This chart has been posted in a variety of places over the last week (@Flowingdata). Purportedly from UCSB’s newspaper, clearly (hopefully?) an earlier version of the graphic was submitted for printing in error. It got me thinking a little about how to display this information in the best way.
As with any charting decision you have to understand both what the primary message is, but also design the chart so that other information can be extracted. In this case we have that the public perception of drug use by USCB students far exceeds actual student use, but there’s other tidbits we can take away as well.
I can’t discuss this chart without also touching on methodology – e.g. for ‘actual’ use did they conduct drug testing on students? Probably not, I bet they just asked the students – see my post on explaining your methodology.

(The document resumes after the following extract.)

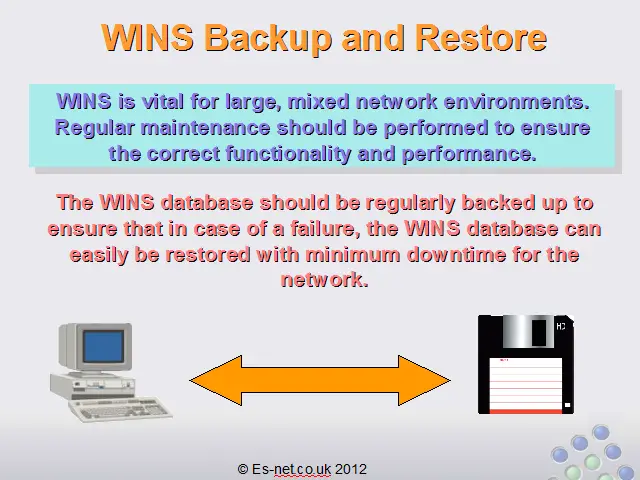 WINS Backup and Restore

WINS is vital for large, mixed network environments. Regular maintenance should be performed to ensure the correct functionality and performance.

The WINS database should be regularly backed up to ensure that in case of a failure, the WINS database can easily be restored with minimum downtime for the network.

HD

© Es-net.co.uk 2012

So what would the chart look like if we just redrew it to show the real charts? The current design (albeit with the right data) is a pretty good choice – using the concept of small-multiples (otherwise known as trellis or panel charts) works well in this case. So leaving the chart in this form – nine individual bar charts, we can perhaps surmise that this was the intended chart.
While the data is represented accurately, allowing each bar chart to have different vertical axis scales means that you lose data comprehension – for example, I am interested in comparing how the public thought the frequency of use of cocaine varied – i.e. how many people thought UCSB students used it a few times a month, through to daily use. Because the axes have different scales, I have to resort to using the data labels.
I’m still not sure about it though – it isn’t as visually appealing as before, even if it provides more information. Now part of that I’m going to attribute to the choice of time spans – the first time category spans 9 days, the second 19 days, and the third 30 days. However, is ‘daily’ (i.e. every day for the 30ish days in the month) that functionally different from 29 times a month?
A better choice of times, that make more sense to the public, both during questioning and understanding of the results, may have been the less numeric, but more descriptive ‘a few times a month’, ‘ a few times a week’, and ‘pretty much daily’. When discussing the choice of charts, its easy to overlook that perhaps the study should have been designed differently from the outset.
So perhaps there’s a different chart style that preserves the data richness, but is also visually appealing?
Oh, yes. It’s a bunch of the much maligned pie charts – 18 of them in fact. I think pie charts are fine when you’re just comparing two data points (in this case the percent answering yes or no to the 1-9 times month question for example). One great thing about this design is now all of the charts are on the same scale, so comparing vertically has become easier – i.e. does the public think that cocaine use or alcohol use is more common.
I’ve also switched the order of the series around – I think it’s more natural to read from left to right “what’s the perception?”, “what’s the reality?” I’ve removed shading from the other pie slice – by deemphasizing this, you reduce the complexity. Equally, you limit some criticism of pie charts – that it’s difficult to compare areas with each other – now you can easily use the angle of the slice for comparison.
Finally we have a bubble chart – quickly knocked together in Tableau Public. Now we are forced to compare areas, and while this (somewhat falsely) emphasizes the difference between perception and actuality, I prefer the pie chart version.
Which do you prefer? Given the original choice of time slices, how would you design this chart?